### [EXCERPTED TEXT]

SWIA sensitise planners, decision-makers, businesses and civil society.
SWIA sensitise planners, decision-makers, businesses and civil society.

SWIA look at impacts of a business sector through several different levels of analysis in order to build a more complete picture of the potential impacts of the sector on Myanmar society and on its enjoyment of human rights.


SWIA look at impacts of a business sector through several different levels of analysis in order to build a more complete picture of the potential impacts of the sector on Myanmar society and on its enjoyment of human rights. A sectoral view will help stakeholders see the “bigger picture” of potential negative impacts, as well as potential opportunities for positive human rights outcomes, and to make choices based on a broader perspective.


SWIA differ from project-level impact assessments in a number of ways:

  • As the name signifies, SWIA look at the impact of a whole sector, which has implications for the scope and analysis of the assessment.
  • Because SWIA address the impacts of an entire sector, they involve a more in-depth analysis of the relevant policy and legal frameworks, including the implications of these frameworks for businesses operating in the sector.
  • While project-level environmental impact assessments (EIA), social impact assessments (SIA) or environmental and social impact assessments (ESIA) are typically carried out by or for a project developer, SWIA are intended for a much wider audience: Government and Parliamentarians, business, local communities, civil society, and workers and trade unions.
  • The MCRB SWIA will focus in particular on impacts on people. They will include, for example, a focus on land and labour rights and other impacts on communities, workers and consumers.

Like other impact assessments:

  • SWIA will be carried out according to a set of widely-accepted impact assessment steps. The process involves both extensive desk-based research and field research. The SWIA teams will carry out in-depth research on the sector as well as on core cross-cutting issues that will present challenges to most sectors operating in Myanmar such as land acquisition, labour issues, armed conflict, and ethnic minorities. Because SWIA are looking at a whole sector, field-work will be far more geographically widespread than would be the case around a potential project site for project-level ESIA. It will involve field-work in areas of particular relevance to each sector throughout the country.
  • SWIA ideally should be undertaken before the Government develops its policies and laws relevant to the sector and before companies invest and establish operations, so that the outcomes can help shape policies and operations that can have an impact on workers, communities and consumers. In the Myanmar context, where the development of policies and laws are well under way, SWIA will be analysing existing policies and laws for their implications for responsible business, while also focusing on recommendations for future changes to laws and policies. At the investment level, SWIA will build on experiences from existing projects to develop recommendations for new investments in the sector, which may also be useful to existing operations.

### [INFORMATION SUPPLIED]
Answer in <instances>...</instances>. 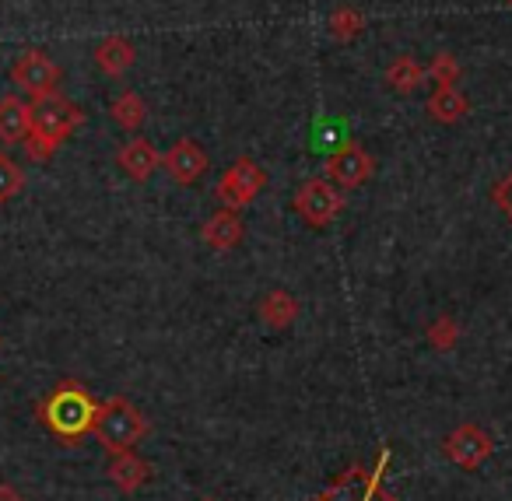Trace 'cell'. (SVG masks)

### [THINGS TO DO]
A – In the excerpted text on SWIA, who typically carries out project-level EIA, SIA, or ESIA?
B – Copy the passage of the excerpted text on SWIA that opens with the words containing "Like other impact" and closes with "throughout the country.".

### [SOLUTIONS FOR EACH TASK]
A – They are typically carried out by or for a project developer.

B –
Like other impact assessments:

  • SWIA will be carried out according to a set of widely-accepted impact assessment steps. The process involves both extensive desk-based research and field research. The SWIA teams will carry out in-depth research on the sector as well as on core cross-cutting issues that will present challenges to most sectors operating in Myanmar such as land acquisition, labour issues, armed conflict, and ethnic minorities. Because SWIA are looking at a whole sector, field-work will be far more geographically widespread than would be the case around a potential project site for project-level ESIA. It will involve field-work in areas of particular relevance to each sector throughout the country.